**Information provided**
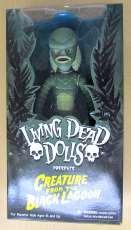 LIVING DEAD DOLLS MEZCO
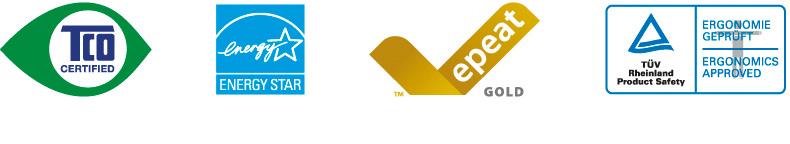 Zertifizierungen von EIZO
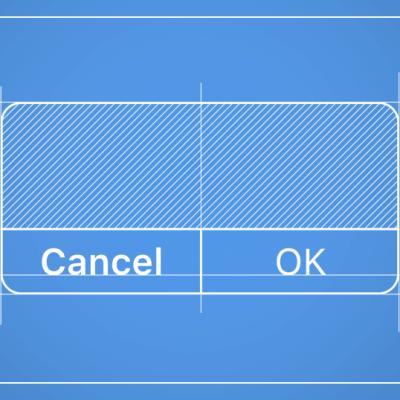 キャンセルのキャンセル問題から考えるダイアログデザイン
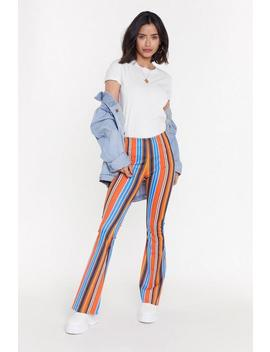 Electric Feel Stripe Flare Pants by Nasty Gal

**About this exercise**
Each line above should be output exactly, apart from the pictures.

**Response**
 LIVING DEAD DOLLS MEZCO
 Zertifizierungen von EIZO
 キャンセルのキャンセル問題から考えるダイアログデザイン
 Electric Feel Stripe Flare Pants by Nasty Gal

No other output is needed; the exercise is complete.